The Magic Behind the Curtain: Secrets of What Defines Great Recruiting
When we initiate a new search, the executive recruiter, who has already developed a relationship with the client and understands the need, becomes the team chair. Our teams are comprised of four to six members including research, operations, and project management who all hear the same requirements at the same time. Following launch calls, we create a project plan with activities, time lines and responsibilities, and our milestones, outlining how we are going to meet the client need. Our research team is responsible for engaging the global network and building the candidate pool. We vet the candidates for domain, functional, and fit and work with operations to deliver the final package to the client.

It Starts with Research
Having a research team that knows how to solve for client needs and requirements is key to finding the right talent. They are able to identify candidates where internal networks and other recruitment firms have previously failed. A member of our research team is on every client call to pick-up on subtle plan changes and understand the client’s threshold of pain. They use their expertise to go out and look three dimensionally at all potential candidates focusing on the broad end of the funnel first.

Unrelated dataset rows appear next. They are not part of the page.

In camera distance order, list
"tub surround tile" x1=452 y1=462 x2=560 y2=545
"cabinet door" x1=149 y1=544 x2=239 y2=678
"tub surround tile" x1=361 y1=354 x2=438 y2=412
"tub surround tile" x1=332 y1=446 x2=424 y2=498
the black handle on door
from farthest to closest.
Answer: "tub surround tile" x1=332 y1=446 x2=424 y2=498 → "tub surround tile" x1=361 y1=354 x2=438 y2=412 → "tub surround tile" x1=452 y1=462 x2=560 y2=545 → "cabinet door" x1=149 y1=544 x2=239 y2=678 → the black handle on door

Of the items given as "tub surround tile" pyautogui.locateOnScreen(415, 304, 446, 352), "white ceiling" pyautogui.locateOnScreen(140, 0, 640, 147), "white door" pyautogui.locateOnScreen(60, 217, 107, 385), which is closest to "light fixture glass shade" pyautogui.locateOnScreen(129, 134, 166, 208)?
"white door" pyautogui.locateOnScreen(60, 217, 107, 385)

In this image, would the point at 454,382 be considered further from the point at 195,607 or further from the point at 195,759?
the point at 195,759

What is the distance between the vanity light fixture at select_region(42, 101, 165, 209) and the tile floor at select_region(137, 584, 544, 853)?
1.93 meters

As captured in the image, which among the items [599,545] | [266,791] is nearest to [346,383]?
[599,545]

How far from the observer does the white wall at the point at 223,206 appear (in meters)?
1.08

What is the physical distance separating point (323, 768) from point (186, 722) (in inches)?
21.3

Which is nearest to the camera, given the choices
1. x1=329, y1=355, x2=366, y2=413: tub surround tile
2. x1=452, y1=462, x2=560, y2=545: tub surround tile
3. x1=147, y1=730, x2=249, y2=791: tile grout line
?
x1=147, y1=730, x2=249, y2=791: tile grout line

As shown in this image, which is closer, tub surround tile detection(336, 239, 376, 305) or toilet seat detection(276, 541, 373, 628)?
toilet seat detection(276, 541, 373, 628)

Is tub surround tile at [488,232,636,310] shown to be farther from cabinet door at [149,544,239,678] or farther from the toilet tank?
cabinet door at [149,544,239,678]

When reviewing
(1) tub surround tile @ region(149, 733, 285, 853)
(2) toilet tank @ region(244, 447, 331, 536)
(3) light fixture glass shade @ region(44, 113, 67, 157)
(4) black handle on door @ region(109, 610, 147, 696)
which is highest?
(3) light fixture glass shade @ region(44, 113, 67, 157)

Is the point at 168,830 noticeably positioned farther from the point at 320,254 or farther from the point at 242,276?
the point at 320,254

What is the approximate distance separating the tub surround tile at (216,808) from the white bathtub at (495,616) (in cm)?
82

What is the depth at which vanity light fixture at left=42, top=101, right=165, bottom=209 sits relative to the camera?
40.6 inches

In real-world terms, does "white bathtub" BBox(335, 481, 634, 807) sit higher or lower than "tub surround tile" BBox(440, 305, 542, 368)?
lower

Building the Candidate Pool
Next, the recruiters start refining the search toward the narrow end of the funnel. That includes the hardscape skills—experience, competencies, and accomplishments—plus the soft skills including communication and leadership style, beliefs, values, adaptability and integrity; all elements that determine if the candidate fits the company culture. Importantly and appropriately, we are also asked to create balanced, diverse slates. The message as to the value of diversity is sinking in.

The soft skills cannot be overemphasized. Executive search firms must understand the candidate’s personal agenda, business vision and mission to validate their focus on how they expect to impact patients. Does their ethos fit hand in glove with the client? For me, ensuring that a leader not only fits into the culture, but will guide the culture, or in some cases, improve it, is critical. We are acutely aware that a wrong fit can devastate a culture and the business. These are the critical drivers that firms must meet with passion, examining all motives closely as candidates are vetted.

The Secret Weapon
At Bench, we invest heavily in each team supporting our clients. After the team has agreed that we’ve found and vetted the best-in-class, we then use third-party assessments to review the candidates for their communication and work style, serving as an independent third eye for our team’s work product. This is a critical quality assurance check that most recruiters forego, but is another important checkpoint in narrowing down the talent pool.

Operations are Critical
The operations team of an executive search group is the air traffic controllers of the business, controlling and coordinating client meetings and interviews. They put together the data on each of the fully vetted candidates to ensure that an entire data package of primary research is produced for each candidate. Candidates should not be recycled over and over again for different clients because each one will have very specific needs. Rather, every recruiting project requires primary research on behalf of the client. Operations should also be providing regular status reports to clients so they have full transparency of the current and targeted candidates along with time lines.

About Bench International:

This is one of the first secret sauces that Bench brings to the table—a truly integrated team with multiple skill sets in recruitment, research, project management and operations, all coming together on a global scale to look at our client’s problem and then solve for that problem. Typically, within three weeks from launch, we are able to deliver vetted candidates who are ready for formal interview, with a 90-day completion target. We want our clients to understand that we’re not a transactional firm. We earn the right to be known as a partner.